Mi, 19. September 2018

EGS Haringsee

28.05.2017 08:10

"Krone Tierecke" taufte Bartgeier-Baby "Heli"

Dank der engagierten Profis der Eulen- und Greifvogelstation Haringsee fliegt Bartgeier "Heli" bald in die Freiheit.

Seine große Reise beginnt am Montag: "Heli" ist Teil eines Projektes zur Wiederansiedelung von Bartgeiern in europäischen Hochgebirgen und wird schon bald in Andalusien ausgewildert. "Tiere, die bei uns unter den besten Bedingungen aufgezogen wurden, ziehen in ganz Europa majestätisch ihre Runden", freut sich "Krone"-Tierschutzexpertin Maggie Entenfellner, die als Taufpatin für den gefiederten Jüngling fungierte.

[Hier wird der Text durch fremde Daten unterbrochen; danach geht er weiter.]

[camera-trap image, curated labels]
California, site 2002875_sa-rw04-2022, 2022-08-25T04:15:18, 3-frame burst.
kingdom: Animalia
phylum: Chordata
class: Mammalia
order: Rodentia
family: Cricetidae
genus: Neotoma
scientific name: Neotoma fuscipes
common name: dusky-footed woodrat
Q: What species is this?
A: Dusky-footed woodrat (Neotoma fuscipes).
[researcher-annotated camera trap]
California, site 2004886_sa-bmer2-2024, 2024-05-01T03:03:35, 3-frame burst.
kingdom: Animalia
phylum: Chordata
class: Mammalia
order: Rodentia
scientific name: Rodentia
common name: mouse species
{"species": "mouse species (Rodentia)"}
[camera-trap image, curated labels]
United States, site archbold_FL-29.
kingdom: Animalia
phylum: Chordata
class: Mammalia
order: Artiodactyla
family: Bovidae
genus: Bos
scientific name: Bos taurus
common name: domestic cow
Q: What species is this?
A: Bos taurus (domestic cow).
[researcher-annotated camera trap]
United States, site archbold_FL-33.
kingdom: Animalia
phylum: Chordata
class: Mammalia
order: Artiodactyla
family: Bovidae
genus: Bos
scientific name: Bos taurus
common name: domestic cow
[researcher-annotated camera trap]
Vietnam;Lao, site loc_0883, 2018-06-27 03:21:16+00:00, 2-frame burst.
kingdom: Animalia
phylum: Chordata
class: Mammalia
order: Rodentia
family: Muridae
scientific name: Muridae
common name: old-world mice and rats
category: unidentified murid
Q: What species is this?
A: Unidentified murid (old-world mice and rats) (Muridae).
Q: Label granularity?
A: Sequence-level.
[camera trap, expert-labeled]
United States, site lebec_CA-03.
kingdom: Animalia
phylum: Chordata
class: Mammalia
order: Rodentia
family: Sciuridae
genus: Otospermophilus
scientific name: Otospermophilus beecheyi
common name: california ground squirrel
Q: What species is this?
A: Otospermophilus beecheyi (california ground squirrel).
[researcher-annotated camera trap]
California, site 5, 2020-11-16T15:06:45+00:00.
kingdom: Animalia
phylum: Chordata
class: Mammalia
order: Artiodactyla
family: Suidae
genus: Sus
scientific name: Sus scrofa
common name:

Projekte wie dieses sind vor allem deswegen wichtig, weil Bartgeier im Freiland durch die intensive Bejagung bereits ausgerottet waren.

Entenfellner: "Helmut ist 'der Unversehrte'"
Die Entscheidung für den Namen "Heli" war schnell getroffen, so Entenfellner: "Helmut  bedeutet so viel wie heil oder unversehrt. Und genau das wünscht man doch einem Lebewesen, oder?" Das freute auch den "Vier Pfoten"-Stiftungspräsidenten Heli Dungler, dessen Tierschutzorganisation die Eulen- und Greifvogelstation Haringsee gemeinsam mit Dr. Hans Frey und seinem Team betreibt.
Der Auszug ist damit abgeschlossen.